For all grain brewing, you need a mash tun coolbox, boiler, chiller. My chiller is a no-chill cube, boiler is on the way.

For BIAB brewing, you mash the grain in your boiler using your full water volume, and get good efficiency. The water is then immediately boiled, no sparging.

Rather than go to all of the effort of converting your boiler with a false bottom and what have you, is it plausable to do this?

1) Mash in a coolbox with a tap attached, standard AG method, using the full water volume, grain in a mashing bag.

2) When mash is completed, lift the bag and let it drain out completely (maybe do this over the boiler?)

3) Transfer liquor to boiler, and begin boiling. Grain bag would have eliminated the need for a filter system on the coolbox because it's just liquid that's gonna go through.

It would require a large coolbox, but would this work? Argos currently do a 42 litre for £30, and I have a £35 voucher with no reason to use it!

[Recorded data]
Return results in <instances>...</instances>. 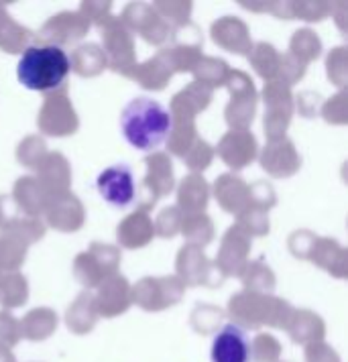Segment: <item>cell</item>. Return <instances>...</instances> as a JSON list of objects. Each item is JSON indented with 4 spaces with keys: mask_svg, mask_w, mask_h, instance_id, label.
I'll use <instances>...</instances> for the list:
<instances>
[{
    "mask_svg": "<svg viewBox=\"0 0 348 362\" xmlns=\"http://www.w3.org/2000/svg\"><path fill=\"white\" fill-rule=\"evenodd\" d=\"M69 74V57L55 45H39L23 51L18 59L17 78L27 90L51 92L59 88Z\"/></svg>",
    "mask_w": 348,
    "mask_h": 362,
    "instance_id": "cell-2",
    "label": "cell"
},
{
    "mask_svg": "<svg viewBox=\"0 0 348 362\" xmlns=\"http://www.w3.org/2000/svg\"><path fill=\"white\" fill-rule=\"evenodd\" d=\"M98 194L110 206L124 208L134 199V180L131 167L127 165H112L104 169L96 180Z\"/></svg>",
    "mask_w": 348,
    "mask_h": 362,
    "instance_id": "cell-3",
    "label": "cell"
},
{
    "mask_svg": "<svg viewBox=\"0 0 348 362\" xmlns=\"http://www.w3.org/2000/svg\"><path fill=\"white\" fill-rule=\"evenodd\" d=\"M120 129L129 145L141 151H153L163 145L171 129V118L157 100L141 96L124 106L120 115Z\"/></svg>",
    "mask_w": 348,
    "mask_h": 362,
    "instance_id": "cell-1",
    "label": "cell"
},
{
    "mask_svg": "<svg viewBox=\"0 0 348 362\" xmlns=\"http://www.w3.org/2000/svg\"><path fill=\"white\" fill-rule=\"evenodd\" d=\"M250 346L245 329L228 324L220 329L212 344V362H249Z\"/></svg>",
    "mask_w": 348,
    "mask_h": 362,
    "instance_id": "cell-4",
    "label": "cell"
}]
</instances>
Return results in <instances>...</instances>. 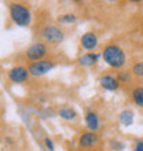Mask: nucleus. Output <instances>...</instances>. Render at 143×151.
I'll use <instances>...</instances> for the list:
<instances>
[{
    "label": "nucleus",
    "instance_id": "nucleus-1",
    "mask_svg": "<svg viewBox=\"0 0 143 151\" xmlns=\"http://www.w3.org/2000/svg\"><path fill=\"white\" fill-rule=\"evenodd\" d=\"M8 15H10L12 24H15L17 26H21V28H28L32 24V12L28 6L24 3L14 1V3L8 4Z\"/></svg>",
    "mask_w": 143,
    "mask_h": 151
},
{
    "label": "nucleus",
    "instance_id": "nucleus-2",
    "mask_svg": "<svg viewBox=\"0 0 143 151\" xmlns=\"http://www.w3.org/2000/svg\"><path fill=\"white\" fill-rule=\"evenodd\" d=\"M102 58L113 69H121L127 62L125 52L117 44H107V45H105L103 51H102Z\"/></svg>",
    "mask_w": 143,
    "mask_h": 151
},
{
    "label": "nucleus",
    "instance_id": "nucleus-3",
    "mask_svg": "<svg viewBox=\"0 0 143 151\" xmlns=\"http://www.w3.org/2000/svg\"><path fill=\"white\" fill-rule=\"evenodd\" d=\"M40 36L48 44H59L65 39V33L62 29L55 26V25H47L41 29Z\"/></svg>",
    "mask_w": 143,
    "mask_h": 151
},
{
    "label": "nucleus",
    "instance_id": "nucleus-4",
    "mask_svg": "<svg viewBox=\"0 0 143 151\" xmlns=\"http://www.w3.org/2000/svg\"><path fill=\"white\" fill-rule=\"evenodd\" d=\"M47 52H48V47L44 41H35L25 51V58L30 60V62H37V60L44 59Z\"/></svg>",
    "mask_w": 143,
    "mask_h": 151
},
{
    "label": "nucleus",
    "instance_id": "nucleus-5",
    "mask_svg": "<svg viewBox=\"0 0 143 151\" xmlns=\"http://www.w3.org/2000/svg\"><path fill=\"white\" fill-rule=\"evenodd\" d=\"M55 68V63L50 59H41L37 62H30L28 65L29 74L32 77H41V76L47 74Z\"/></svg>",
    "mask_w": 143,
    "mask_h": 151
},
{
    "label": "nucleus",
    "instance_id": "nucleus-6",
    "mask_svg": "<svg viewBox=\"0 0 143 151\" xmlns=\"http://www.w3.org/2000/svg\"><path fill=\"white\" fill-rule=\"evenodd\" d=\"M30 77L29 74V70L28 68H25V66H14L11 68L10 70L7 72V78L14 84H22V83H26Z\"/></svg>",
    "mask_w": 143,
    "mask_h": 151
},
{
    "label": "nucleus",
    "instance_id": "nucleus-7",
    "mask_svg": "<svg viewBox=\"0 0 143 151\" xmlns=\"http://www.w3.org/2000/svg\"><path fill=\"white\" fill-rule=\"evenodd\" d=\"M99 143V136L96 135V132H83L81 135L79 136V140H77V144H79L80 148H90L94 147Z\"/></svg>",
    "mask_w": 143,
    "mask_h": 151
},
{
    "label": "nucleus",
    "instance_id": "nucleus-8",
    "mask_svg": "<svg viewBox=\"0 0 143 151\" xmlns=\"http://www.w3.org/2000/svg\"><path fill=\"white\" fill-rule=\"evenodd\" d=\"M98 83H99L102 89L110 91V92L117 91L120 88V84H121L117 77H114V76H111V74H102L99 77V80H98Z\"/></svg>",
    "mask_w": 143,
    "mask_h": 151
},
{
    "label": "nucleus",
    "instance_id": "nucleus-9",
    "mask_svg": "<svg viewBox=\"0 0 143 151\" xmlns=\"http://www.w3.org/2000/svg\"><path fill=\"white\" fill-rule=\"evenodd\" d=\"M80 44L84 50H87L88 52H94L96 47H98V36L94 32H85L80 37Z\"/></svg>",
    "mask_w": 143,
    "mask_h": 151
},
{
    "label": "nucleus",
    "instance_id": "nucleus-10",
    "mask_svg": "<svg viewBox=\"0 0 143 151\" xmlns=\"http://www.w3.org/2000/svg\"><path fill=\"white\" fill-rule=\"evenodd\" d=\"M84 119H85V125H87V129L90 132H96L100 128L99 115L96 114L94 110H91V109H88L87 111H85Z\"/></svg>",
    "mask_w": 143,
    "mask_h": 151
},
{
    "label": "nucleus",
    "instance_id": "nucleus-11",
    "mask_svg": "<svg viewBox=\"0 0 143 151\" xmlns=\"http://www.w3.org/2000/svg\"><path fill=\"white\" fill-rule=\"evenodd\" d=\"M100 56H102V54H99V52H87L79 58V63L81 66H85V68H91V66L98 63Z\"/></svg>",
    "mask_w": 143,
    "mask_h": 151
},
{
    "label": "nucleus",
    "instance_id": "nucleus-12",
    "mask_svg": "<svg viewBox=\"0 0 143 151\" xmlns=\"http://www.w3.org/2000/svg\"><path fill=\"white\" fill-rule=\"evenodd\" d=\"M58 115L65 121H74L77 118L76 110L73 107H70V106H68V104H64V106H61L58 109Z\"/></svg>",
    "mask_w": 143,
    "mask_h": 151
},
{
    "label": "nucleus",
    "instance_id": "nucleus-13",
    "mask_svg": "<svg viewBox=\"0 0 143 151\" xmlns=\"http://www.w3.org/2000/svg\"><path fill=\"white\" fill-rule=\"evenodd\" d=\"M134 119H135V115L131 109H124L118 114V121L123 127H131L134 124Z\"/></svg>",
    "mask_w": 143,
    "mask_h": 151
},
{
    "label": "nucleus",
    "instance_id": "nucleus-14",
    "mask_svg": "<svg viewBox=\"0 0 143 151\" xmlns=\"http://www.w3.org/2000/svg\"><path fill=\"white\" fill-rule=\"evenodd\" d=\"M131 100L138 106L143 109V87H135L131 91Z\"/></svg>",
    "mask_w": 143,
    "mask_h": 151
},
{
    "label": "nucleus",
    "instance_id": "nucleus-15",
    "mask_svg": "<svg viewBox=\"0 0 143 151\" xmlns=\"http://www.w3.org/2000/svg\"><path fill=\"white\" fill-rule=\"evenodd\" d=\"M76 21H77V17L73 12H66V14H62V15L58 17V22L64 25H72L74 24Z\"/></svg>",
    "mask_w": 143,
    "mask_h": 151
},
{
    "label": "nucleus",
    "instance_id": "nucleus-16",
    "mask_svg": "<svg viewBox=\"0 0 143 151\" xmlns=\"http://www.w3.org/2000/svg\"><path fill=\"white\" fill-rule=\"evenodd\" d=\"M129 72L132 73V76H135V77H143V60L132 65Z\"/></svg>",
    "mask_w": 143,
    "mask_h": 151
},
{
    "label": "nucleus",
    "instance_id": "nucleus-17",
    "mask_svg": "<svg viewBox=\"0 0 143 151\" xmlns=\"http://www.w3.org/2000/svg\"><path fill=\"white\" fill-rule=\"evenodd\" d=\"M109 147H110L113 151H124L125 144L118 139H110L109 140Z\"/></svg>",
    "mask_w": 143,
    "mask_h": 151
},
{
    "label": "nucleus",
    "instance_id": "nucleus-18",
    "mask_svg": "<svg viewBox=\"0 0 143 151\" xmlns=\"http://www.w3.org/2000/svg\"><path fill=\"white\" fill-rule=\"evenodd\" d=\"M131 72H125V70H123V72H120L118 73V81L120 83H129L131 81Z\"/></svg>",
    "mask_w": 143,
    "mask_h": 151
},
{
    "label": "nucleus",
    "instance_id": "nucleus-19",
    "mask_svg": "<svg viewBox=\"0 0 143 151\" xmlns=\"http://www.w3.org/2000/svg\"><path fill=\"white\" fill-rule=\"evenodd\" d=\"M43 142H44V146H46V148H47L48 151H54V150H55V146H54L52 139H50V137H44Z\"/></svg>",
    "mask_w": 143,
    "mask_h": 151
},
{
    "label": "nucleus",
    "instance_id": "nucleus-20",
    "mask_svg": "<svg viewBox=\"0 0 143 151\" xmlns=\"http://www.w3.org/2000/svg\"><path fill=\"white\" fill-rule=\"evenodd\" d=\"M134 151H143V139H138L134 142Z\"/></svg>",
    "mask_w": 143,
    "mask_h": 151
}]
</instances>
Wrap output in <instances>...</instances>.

[Written problem 1] In the brewing post, what size of coolbox does Argos currently sell for £30?
[Written problem 2] Copy the brewing post from "For BIAB brewing, you" to "to do this?".
[Written problem 3] Write what comes next in the brewing post about mashing in a coolbox, picking up after its final sentence.

[Task response 1] A 42 litre coolbox.

[Task response 2]
For BIAB brewing, you mash the grain in your boiler using your full water volume, and get good efficiency. The water is then immediately boiled, no sparging.

Rather than go to all of the effort of converting your boiler with a false bottom and what have you, is it plausable to do this?

[Task response 3]
 
Erm...

To do this you would:

Heat up your mash water in your boiler (acting as a HLT).
Add the full length to the mash tun
Dough-in into a bag
Remove bag and drain
Pump wort back to boiler, now acting as boiler

Why *wouldn't* you bung in the false bottom?

You can then achieve the same BIAB effect just by mashing the full volume.
You also have the ability to mash and sparge if you so wish.

But saying that...

If your grain bag was big enough to fit fully inside your tun - like a sort of tun-liner... it would act as the false bottom anyway wouldn't it (so long as you had a well enough built scrounger that didn't block up I guess) which would then also give you both possibilities but without the expense of the false bottom - just a scrounger device and a tap...

...I think?
 
It's not really. That's exactly the setup I'll be buliding because then I only need one heating pot, one burner, one set of taps and scroungers and whatnot keeping the cost down.

I'm going with 70l HLT/Boiler and a 50l tun which means that I would be able to, should I wish, use exactly that process. Heat the full length water in the HLT/Boiler, transfer all to the tun, dough in, mash, drain off to an FV and pump back up to the HLT/boiler.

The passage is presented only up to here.